Stock purchases & going forward strategy

Nibbling went well, here is what I actually purchased and total gain loss since purchase.  This represents a VERY small part of my portfolio.

Stock Total Gain/Loss
AMZN 23.30%
BABA 6.04%
JPM 6.29%
LULU 12.02%
UL 5.00%
V 0.75%
GSK -4.39%
GILD 4.46%

So most of this happened just a few weeks ago (1/27/2020).   AMZN, LULU and GILD have all been held a bit longer, but the others were just nibbling when the market dipped.

GSK is the only one trailing the market, but I do still like the annual div yield of 5% GSK.  GILD has also been a relative loser in my portfolio, but again, I like the dividend and still see long term upside and value in these.

So lets make another comparison to see how terrible I am at stock picking.   Since Jan 27th I have earned 3% on my stock picks.   QQQ has gained 6.8%, SPY 4.3%.   Not impressive at all.   Hence this is why this is less than 1% of my liquid holdings.

Another comparison, and this is unfairly weighted.   My total portfolio (everything is less than 1 year purchase) is up 41.2%, QQQ is up 37%.   So I am beating the market, but that is because my largest holding is the largest holding of QQQ which is on fire as of late (MSFT).   This does not include dividends either.

Last comparison.   My ‘stable’ portfolio is up 12% in 10 months.   It also pays a 2% div.   This is clearly trailing the market by quite a bit, but this is by design, with an expectation of less drawdown when the market retreats.    This portfolio maxes out returns at about 19%, with a max draw down (2007-2008) of 11.4%.

This same portfolio from above will be re-balanced during a 25% or more decline will shift to the portfolio that returns 40%+ plus a year.   Once the 40% return is achieved from re-balance, will shift back to the more stable return profile.   

The above statement requires a lot of discipline, but I believe it make sense.   It is basically a move to higher proportion of stocks on a decline, with a reverse out of taking profits at approximately a 30-40% increase in portfolio.   This is done with a little bit of leveraged funds, but still only has a downside risk of 28% over the entire portfolio (vs 50% or more).   The Sharpe ratio on these strategies tend to be in 1.3-1.5 range, with Sortino ratios > 2.

Executing that portfolio will likely be done in 5% increments, at a 25% decline move 5% to more leveraged buys.   At 30%, move another 5% and so on, until you reach 40%.  40% may never happen, or you may go lower than 40%, but it doesn’t really matter.   Once your leveraged index recovers that loss (could be months to years), you start cycling out of it.   The leverage can be done using 2x/3x index funds, or 2-3 year options.  I will have to do a further analysis of this to determine what is the best way forward, or proper mix of those two instruments.  Options would be the less expensive route, but are time limited so harder to calculate proper execution.

Market up — killing my projections

Markets are up, and I’m killing my savings metric/projection.   My first projection back in August of 2019, was a high metric level of 59.3K and 120% for the end of this month.   I am currently sitting at 87.2K and 129.5%.   So I am roughly 28K and 10% ahead on this projection.   In this projection I am already ahead of where I anticipated in August 2020.

The next projection I did was from last month, and we are ahead on that one as well.   Projecting for end of July 2020 to be in these ranges 85.9K-109K, 129%-138%.   We’ve already hit that range.

- [ENTRIES SHOWN]:
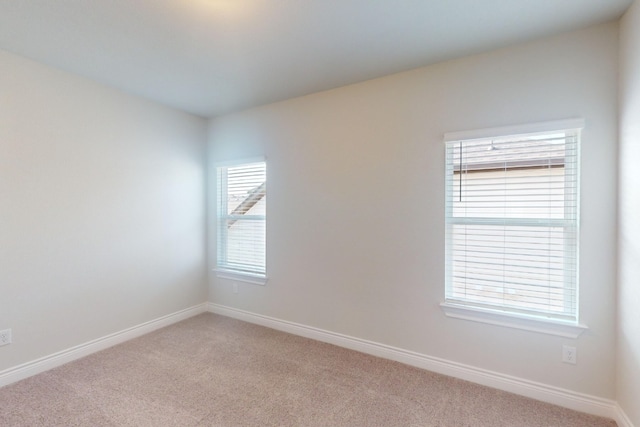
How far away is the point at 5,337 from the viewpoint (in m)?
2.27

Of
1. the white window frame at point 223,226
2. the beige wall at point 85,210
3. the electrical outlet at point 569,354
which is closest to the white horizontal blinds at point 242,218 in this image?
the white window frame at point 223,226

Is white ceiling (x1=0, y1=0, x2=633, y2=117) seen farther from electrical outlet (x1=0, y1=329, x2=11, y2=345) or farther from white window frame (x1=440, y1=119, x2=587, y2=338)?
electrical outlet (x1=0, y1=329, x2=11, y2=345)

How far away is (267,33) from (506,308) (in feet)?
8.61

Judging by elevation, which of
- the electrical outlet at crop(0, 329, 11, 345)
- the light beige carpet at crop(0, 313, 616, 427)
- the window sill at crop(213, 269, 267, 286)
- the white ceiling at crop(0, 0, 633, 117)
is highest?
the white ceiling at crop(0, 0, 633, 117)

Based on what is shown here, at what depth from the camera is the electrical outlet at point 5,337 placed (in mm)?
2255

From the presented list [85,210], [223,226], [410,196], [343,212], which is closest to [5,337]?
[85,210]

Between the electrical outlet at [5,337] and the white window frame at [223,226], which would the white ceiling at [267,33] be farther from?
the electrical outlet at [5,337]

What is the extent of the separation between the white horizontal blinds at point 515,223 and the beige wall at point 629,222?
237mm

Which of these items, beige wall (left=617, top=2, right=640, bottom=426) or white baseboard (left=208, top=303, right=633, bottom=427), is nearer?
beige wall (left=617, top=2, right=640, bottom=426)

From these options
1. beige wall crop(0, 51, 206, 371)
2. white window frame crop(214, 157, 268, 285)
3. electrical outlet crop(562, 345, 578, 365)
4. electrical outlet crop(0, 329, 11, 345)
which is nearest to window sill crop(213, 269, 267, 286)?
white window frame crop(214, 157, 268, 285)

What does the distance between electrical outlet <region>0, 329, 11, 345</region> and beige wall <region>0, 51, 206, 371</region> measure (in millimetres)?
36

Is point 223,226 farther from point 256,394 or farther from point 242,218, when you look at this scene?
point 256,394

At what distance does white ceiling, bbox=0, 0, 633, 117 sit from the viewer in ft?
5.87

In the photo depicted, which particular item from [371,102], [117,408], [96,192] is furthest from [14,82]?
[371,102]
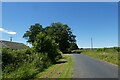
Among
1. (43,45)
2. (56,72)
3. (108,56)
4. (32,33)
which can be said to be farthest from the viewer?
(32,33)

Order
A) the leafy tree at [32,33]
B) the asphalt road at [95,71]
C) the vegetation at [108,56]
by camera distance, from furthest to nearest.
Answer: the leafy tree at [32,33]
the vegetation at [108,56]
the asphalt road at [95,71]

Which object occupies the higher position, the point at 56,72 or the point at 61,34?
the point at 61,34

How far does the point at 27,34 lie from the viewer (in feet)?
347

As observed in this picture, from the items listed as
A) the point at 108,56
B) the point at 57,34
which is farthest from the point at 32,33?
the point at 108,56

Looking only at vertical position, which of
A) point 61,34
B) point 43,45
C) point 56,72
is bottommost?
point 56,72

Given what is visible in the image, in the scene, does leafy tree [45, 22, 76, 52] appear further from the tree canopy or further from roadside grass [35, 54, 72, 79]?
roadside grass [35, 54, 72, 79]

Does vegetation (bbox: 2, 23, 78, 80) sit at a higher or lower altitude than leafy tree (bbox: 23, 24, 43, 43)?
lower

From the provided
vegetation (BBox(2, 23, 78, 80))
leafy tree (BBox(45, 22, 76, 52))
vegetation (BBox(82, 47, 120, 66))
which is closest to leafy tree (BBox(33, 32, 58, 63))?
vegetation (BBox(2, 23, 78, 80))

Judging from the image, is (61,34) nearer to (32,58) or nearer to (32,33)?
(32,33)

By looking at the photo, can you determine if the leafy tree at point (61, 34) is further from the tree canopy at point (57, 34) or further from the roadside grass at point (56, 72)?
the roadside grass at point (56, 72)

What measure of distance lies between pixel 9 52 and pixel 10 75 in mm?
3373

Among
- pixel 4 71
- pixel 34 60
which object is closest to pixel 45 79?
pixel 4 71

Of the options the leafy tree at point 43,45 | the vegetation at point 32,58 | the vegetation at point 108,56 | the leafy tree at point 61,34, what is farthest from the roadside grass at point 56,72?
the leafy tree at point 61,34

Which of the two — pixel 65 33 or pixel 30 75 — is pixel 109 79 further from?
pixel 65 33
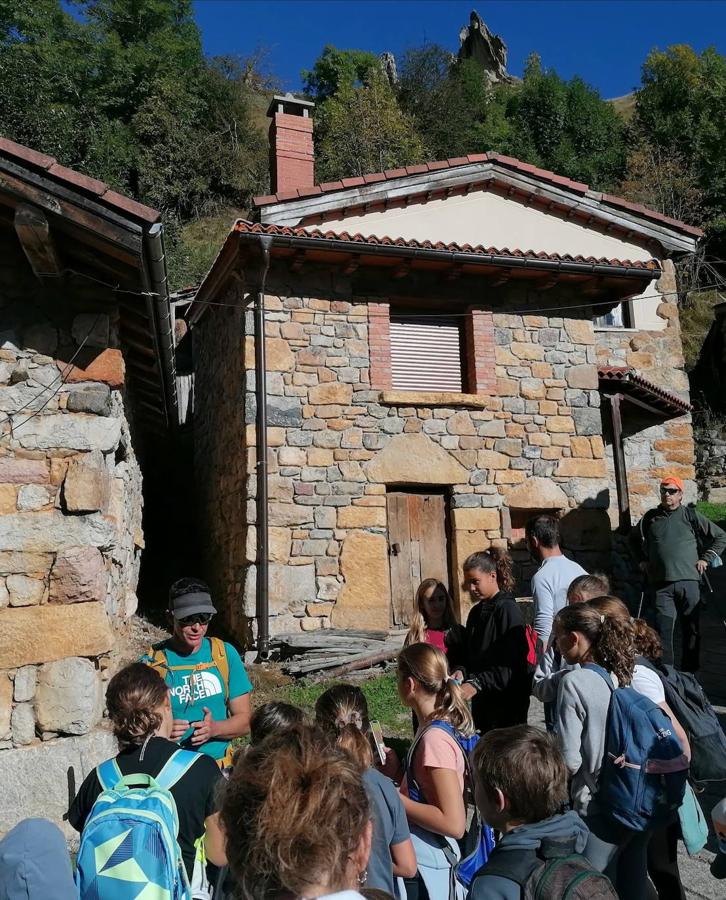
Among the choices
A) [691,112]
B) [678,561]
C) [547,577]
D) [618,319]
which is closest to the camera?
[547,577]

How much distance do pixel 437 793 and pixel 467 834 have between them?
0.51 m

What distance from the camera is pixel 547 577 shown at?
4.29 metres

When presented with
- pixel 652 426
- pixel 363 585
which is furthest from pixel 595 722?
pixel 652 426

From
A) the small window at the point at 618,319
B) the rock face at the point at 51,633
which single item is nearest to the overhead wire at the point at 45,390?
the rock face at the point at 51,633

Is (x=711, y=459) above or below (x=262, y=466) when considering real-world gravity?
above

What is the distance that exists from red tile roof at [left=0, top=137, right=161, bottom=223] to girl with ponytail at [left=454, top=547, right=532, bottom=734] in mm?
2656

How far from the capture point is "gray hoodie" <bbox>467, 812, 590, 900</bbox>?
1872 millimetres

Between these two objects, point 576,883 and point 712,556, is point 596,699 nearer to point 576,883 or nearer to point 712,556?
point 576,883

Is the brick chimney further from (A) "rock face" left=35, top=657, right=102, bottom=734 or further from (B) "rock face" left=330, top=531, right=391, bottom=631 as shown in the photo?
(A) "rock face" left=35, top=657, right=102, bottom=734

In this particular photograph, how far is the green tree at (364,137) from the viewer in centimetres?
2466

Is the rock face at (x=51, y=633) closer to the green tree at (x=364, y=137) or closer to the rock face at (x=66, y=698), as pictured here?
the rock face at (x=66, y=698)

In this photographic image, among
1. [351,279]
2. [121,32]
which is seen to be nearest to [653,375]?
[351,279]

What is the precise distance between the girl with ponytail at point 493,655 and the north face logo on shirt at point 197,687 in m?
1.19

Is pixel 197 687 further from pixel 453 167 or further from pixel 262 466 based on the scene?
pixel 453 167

==

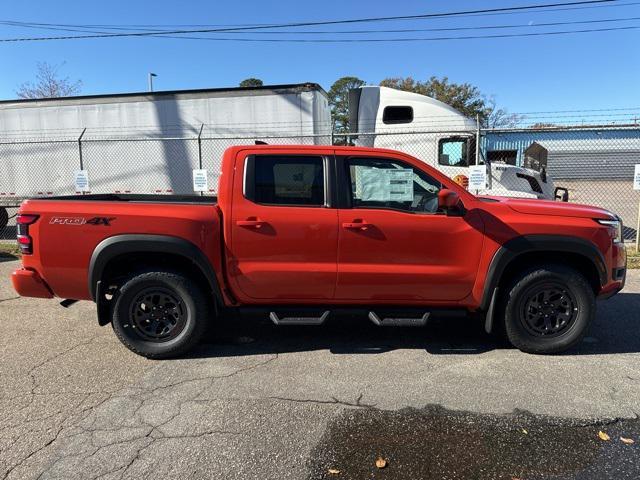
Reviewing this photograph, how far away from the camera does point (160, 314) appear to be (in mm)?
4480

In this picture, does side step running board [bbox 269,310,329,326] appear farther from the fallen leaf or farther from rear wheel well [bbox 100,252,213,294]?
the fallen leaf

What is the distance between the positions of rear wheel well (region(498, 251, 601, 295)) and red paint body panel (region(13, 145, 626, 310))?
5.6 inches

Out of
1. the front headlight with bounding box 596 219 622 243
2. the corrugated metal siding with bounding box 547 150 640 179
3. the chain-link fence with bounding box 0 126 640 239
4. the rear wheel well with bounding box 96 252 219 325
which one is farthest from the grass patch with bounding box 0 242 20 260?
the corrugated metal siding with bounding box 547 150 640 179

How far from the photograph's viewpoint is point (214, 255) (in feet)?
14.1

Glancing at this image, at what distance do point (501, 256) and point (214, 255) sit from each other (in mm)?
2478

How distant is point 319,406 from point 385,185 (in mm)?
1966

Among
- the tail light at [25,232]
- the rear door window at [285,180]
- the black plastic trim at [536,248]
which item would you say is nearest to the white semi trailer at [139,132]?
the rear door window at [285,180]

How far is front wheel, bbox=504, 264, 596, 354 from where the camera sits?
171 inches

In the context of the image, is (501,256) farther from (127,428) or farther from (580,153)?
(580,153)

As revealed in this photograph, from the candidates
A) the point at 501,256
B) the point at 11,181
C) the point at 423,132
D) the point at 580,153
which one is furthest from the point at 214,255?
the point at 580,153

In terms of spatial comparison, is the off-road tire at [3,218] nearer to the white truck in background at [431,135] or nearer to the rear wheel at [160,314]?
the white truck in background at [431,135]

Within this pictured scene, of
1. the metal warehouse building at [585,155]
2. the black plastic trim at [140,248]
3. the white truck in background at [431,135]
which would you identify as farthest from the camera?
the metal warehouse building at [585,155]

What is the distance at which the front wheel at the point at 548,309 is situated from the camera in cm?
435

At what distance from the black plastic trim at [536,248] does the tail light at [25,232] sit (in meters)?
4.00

...

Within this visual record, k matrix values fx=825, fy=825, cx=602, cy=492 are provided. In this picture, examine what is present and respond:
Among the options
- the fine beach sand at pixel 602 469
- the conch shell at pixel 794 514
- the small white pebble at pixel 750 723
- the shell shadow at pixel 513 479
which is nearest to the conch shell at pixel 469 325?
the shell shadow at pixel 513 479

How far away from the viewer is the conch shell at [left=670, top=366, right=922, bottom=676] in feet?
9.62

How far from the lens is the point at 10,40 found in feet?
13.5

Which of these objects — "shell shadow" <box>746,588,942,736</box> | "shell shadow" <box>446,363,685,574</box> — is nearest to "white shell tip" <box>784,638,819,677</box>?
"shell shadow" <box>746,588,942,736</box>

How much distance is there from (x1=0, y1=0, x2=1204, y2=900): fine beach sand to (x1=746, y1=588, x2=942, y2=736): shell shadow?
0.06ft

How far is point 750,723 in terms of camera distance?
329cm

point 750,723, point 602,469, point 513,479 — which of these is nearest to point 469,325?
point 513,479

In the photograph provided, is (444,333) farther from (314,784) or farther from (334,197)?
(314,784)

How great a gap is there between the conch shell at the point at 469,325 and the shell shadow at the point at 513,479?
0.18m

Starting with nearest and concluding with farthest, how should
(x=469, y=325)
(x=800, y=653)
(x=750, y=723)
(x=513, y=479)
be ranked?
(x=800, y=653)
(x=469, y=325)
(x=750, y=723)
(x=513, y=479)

- [PROBLEMS AND TASKS]:
a: Answer these questions about the investing blog post:
(i) What annual dividend yield does the post give for GSK?
(ii) How much has QQQ gained since Jan 27th?
(iii) What was the stable portfolio's maximum drawdown in 2007-2008?
b: Go on with the investing blog post, starting right after its final sentence.
You won't need the lines for either task.

- [EXPECTED ANSWERS]:
a:
(i) 5%
(ii) 6.8%
(iii) 11.4%

b:
So I am due 2 bonuses in the between end of February and Mid-April that total 37K in stock after taxes.  Adding just those two in, without taking in to account reduction of debt would put us at a metric of 124K and 142%, crushing my 2nd projection.

Much of this is due to really great stock appreciation in the last few months.   Sky seems to be the limit, but my gut also tells me this market seems too exhuberent and you need to continue to move money from your stock holdings in to your more stable portfolio (which still has quite a bit of stock).

Nibbling on Researched Fun

Took a few nibbles on some stocks with recent pull back.  These represent a VERY VERY small percentage of my portfolio, but sort of satisfies my appetite for owning some individual stocks.   This makes up less than 3% of my liquid portfolio, and less than 1% of my entire holdings… it’s more just a bit of what I would call ‘Researched Fun’.

So this is what I own from an individual perspective.

  • AMZN
  • BABA
  • GILD (Likely to sell)
  • GSK
  • JPM
  • LULU
  • UL
  • V

So a big financial institution JPM.   AMZN and BABA – big new companies.   GILD and GSK – pharam.  LULU retail.  Unilever – food and beverage.   V – payments, finance.   I am definitely missing exposure to certain sectors here, and these are all big names so nothing crazy.

A few  notes.   Likely to sell GILD and shift some of it in GSK.   BABA was a total flyer.  AMZN I’ve owned for a few years.  Cloud business still impresses.   LULU, saw lines out the door black friday.   This is a brand people want!   V – card payments aren’t going anywhere, people still carry too much CC debt.    UL – big stable food and beverage company.  I like boring.   Looking for more boring big companies with great financials to hold longish term.





I’m feeling a bit stupid today looking at that ratio I’ve been tracking.   Debt / Liquid Assets.   This all came about because I was curious what the average change over the last 12 months to that ratio has been.

Currently the metric sits at 1.2.   Which is doh… 120%.  I have 20% more liquid assets than debt.   If I had a 2.0, I would have 100% more assets than debt.  Psychologically going from 1 to 2 seems like a more difficult goal than going from 100-200.   This may be pure preference, but going from 100 to 200 makes it easier to view the numbers and those small changes that occur more palatable.

So the answer to my original question.   In the last 12 months, the average change is 3.3%.   Going back 24 months, 2.3%.  Going back 36 months it is 1.8%.  Over the entire period I’ve tracked .9% (should probably chart this as a moving average of sorts).

So time to hit 200%?   At rate of the last year = 24 months, at rate of last 2 years = 34 months.   With the trend having been what it has been, and nothing goes awry will hit the mortgage payoff goal from the last post with a metric above 2.0 or 200% .

So why would it increase.  Part of it is the amount of principal vs interest paid over the last 10 years.  Acceleration of mortgage payoff.  Doing a bit with excel I can see it started as .15%, and now at around .65%.   So that will continue to accelerate from the mortgage perspective

The other parts are increased income & bull market.  I don’t have all the numbers to track that, but I know my compensation from a stock standpoint will peak this year.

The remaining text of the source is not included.